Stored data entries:
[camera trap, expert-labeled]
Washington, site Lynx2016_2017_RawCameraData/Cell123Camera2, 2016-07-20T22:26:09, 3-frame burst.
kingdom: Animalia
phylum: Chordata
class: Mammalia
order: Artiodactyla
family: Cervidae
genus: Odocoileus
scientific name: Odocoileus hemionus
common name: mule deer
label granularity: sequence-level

* * *

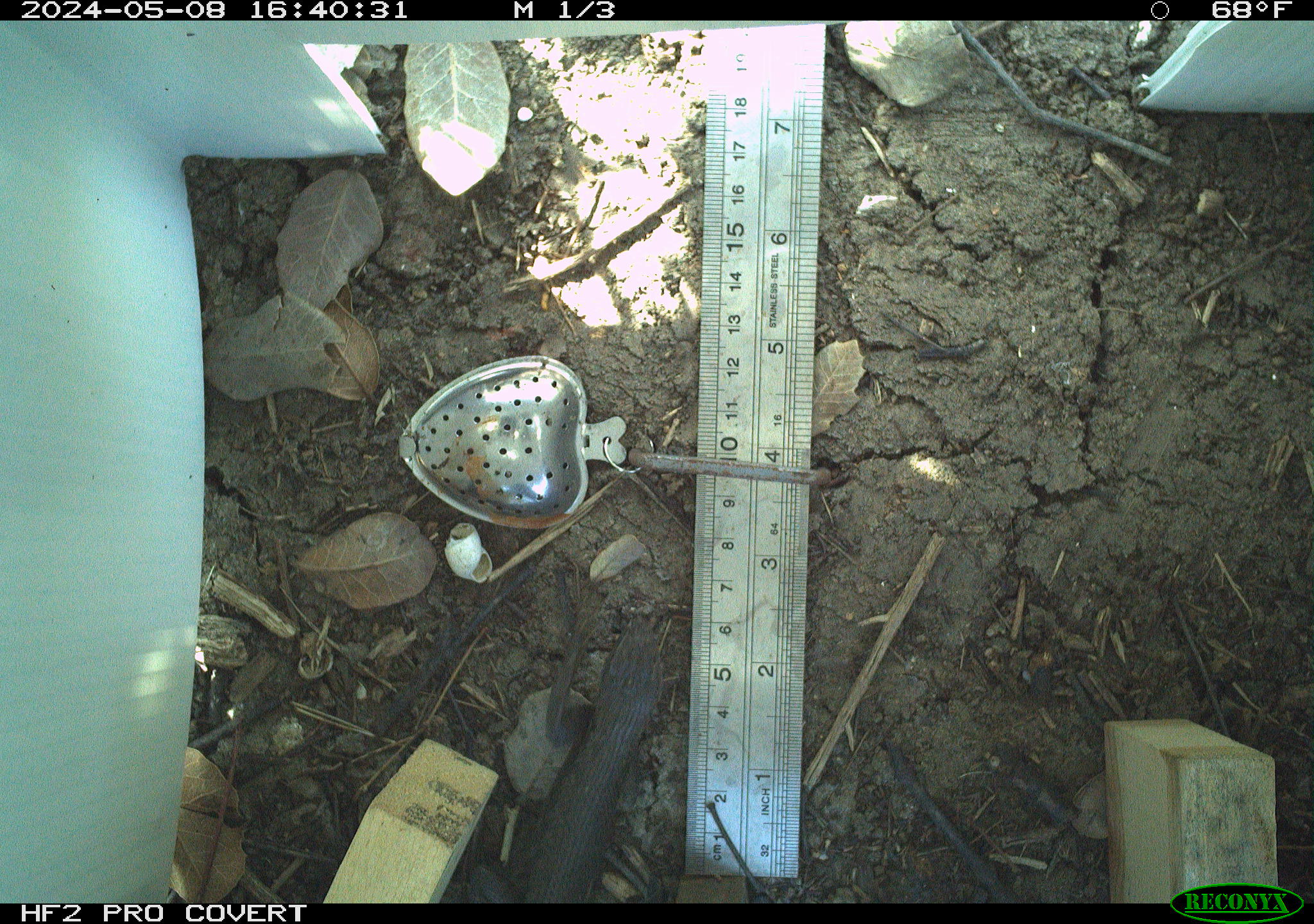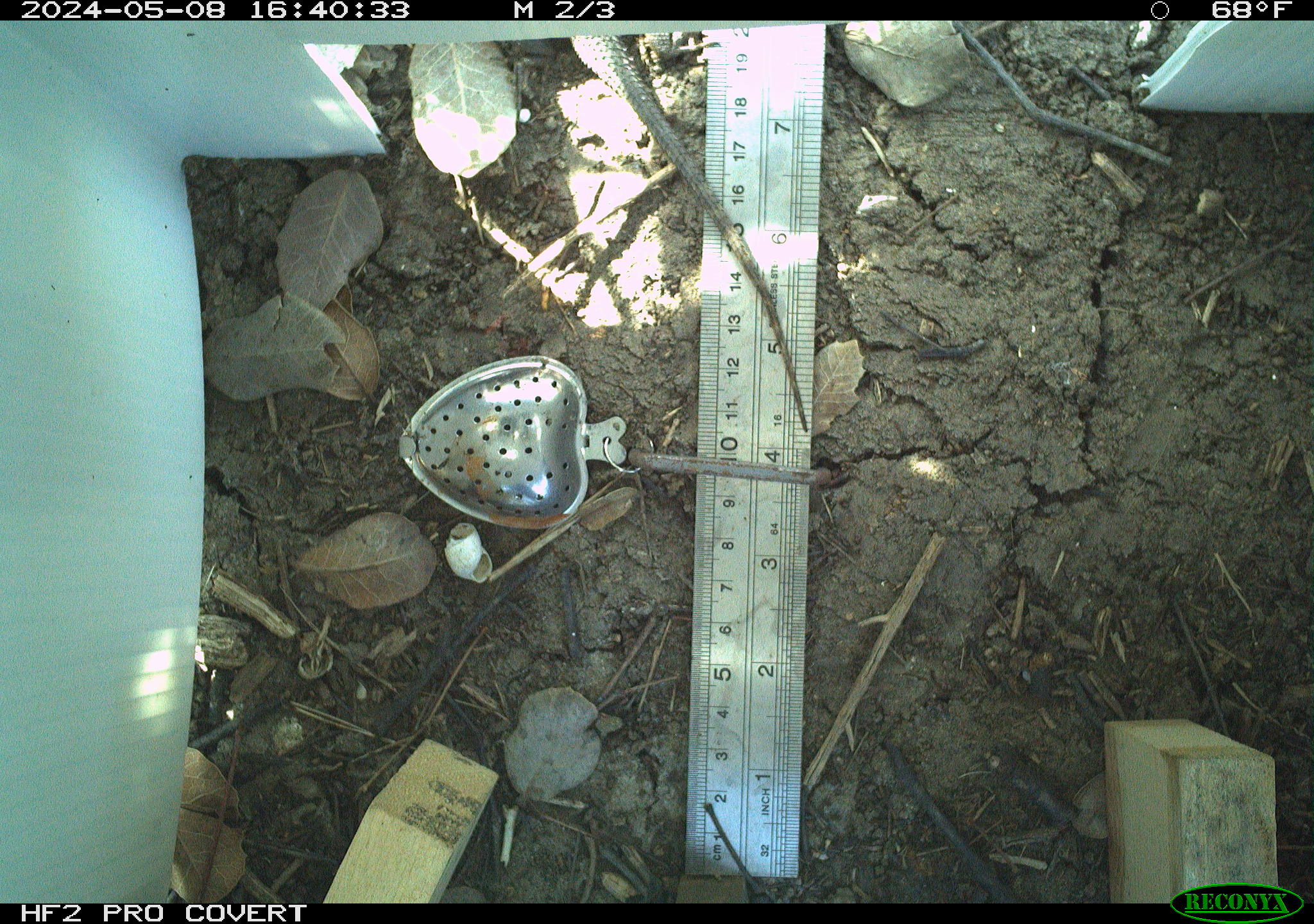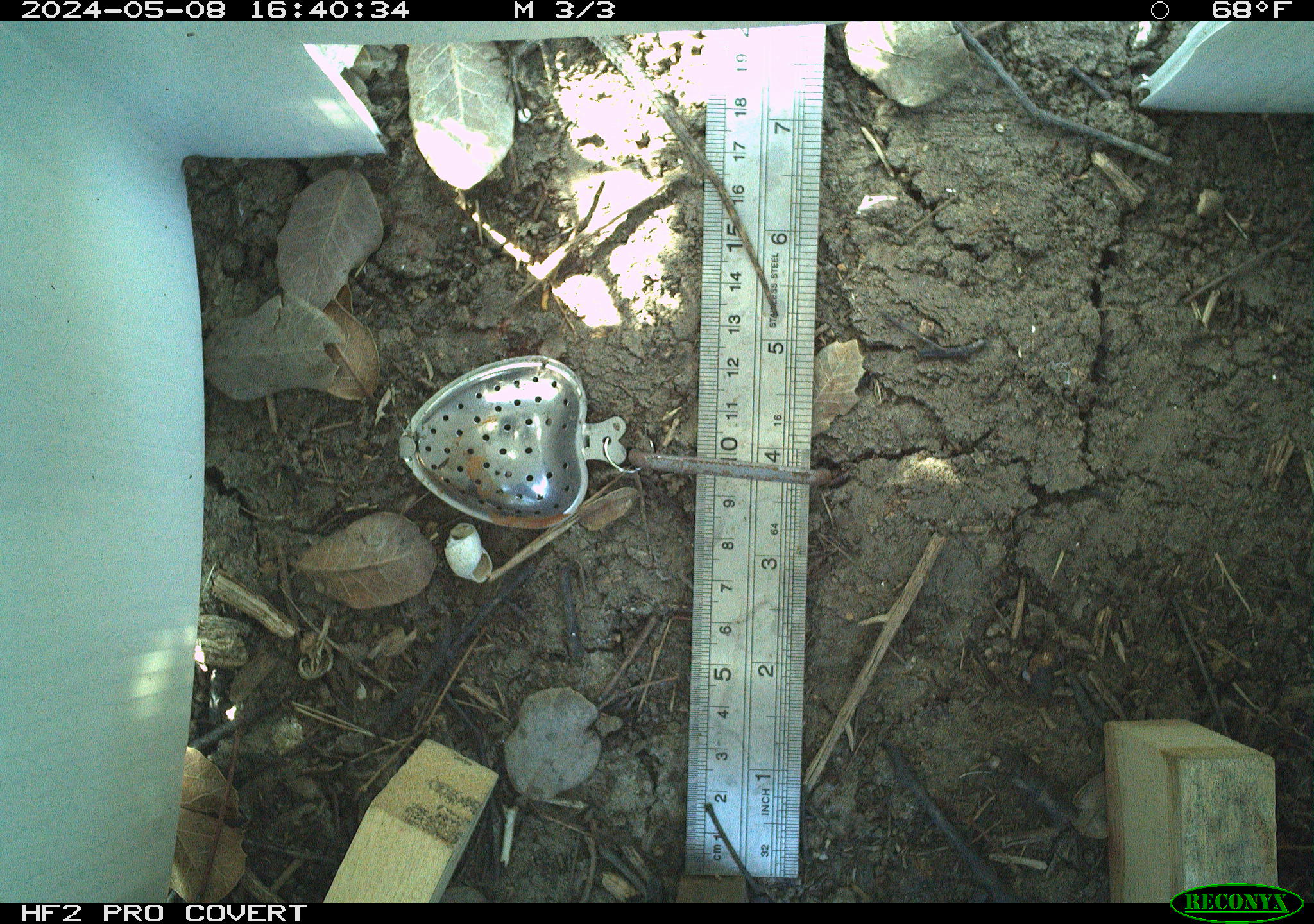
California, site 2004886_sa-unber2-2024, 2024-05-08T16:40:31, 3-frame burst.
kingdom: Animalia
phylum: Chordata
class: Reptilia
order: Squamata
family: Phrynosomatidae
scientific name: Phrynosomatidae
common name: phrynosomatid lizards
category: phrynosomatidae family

• **ASSIGNMENT**
Your answer should be the exact lines above from the one with "genus: Odocoileus" through the one with "label granularity: sequence-level", both included, and nothing besides.

• **RESPONSE**
genus: Odocoileus
scientific name: Odocoileus hemionus
common name: mule deer
label granularity: sequence-level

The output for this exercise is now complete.